Nwankwo Tochukwu

Personal information
- Full name: Nwankwo Tochukwu
- Date of birth: 27 April 1986 (age 40)
- Place of birth: Port Harcourt, Nigeria
- Height: 1.85 m (6 ft 1 in)
- Position: Midfielder

Team information
- Current team: Ventura County Fusion
- Number: 29

Youth career
- 2001–2006: JUTH F.C.

Senior career*
- Years: Team / Apps / (Gls)
- 2006 – 2008: JUTH F.C. / 61 / (15)
- 2008 – 2010: → FC Koper (loan) / 21 / (1)
- 2012: Ventura County Fusion / 3 / (1)

= Nwankwo Tochukwu =

Nigerian football player (born 1986)

Nwankwo Tochukwu (born 27 April 1986 in Port Harcourt) is a Nigerian football player currently with the Ventura County Fusion.

==Career==
Tochukwu Nwankwo is a creative midfielder who grew up in Jos, Nigeria. Some of his peers during his youth career were players such as Mikel John Obi and Victor Obinna, part of the talented group of youth players that came out of Jos during the period from 2005 to 2007.
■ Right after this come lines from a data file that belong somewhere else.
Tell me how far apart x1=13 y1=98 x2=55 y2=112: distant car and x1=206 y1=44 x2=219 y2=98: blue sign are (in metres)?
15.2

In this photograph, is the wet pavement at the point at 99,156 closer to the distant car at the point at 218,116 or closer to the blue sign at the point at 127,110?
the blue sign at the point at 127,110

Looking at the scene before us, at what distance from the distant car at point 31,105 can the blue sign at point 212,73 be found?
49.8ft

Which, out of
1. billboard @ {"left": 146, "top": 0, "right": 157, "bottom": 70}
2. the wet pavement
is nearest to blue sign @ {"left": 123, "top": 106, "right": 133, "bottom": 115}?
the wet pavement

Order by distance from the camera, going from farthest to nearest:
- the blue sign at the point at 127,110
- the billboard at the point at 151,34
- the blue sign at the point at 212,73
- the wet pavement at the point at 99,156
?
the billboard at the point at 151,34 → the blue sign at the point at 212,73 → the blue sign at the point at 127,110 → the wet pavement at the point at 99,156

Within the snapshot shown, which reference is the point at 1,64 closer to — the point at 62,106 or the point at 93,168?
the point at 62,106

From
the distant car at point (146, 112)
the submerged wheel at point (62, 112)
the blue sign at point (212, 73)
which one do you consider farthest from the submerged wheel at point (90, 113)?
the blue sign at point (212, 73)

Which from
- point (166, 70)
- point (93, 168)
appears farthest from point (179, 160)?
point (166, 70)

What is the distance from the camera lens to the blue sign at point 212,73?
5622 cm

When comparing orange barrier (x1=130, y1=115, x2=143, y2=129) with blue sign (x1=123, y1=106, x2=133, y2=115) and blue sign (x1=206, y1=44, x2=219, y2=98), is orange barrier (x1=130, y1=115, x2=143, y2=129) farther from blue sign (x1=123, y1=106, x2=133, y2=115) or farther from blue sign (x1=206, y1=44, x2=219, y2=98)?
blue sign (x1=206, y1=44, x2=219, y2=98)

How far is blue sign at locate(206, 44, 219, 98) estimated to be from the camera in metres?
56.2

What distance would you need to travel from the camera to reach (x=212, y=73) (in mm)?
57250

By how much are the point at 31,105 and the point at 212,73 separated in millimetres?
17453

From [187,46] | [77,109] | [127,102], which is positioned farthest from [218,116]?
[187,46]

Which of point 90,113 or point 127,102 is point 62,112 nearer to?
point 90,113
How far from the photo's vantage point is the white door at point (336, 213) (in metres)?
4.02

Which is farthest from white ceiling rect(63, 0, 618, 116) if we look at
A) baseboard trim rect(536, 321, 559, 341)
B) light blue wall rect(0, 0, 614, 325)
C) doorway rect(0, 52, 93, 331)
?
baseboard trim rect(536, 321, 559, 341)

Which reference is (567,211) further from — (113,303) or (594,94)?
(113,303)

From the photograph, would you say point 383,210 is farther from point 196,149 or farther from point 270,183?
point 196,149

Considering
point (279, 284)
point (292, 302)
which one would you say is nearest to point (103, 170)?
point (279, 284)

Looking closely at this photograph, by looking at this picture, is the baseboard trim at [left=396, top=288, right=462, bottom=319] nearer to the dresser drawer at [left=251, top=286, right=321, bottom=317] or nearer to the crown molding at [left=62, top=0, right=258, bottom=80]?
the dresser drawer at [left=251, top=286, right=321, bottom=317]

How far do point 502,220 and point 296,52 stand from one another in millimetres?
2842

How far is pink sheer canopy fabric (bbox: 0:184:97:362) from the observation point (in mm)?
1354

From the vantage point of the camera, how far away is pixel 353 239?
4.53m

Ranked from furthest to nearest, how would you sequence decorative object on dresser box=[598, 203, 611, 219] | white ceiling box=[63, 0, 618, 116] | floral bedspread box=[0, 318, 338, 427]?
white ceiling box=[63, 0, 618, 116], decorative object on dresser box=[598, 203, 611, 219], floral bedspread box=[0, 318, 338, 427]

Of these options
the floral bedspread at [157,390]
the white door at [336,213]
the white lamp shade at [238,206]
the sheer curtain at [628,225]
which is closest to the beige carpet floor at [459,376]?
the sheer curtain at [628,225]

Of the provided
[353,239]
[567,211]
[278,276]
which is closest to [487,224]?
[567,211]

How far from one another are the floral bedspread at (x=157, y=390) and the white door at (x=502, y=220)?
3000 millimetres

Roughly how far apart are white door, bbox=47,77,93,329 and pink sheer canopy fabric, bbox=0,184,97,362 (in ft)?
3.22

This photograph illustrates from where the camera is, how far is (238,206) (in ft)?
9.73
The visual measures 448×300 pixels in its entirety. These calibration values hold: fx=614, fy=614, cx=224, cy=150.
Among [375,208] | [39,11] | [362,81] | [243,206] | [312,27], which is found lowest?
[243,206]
He began his career with the Jos University Teaching Hospital Football Club, commonly known as JUTH F.C. In Nigeria he was known as a deadly freekick specialist, scoring 5 goals in one season off of freekicks.

He then moved to FC Koper of Slovenia in January 2008. He played in the UEFA Cup 2008-09 season for FC Koper and returned to Nigeria in January 2009 to his youth club JUTH F.C.

As his career as a footballer was starting, his family relocated to the United States. In December 2010, at the end of his contract with JUTH, he relocated to the United States. After a year, he restarted his career with the Ventura County Fusion, a team in the Premier Development League.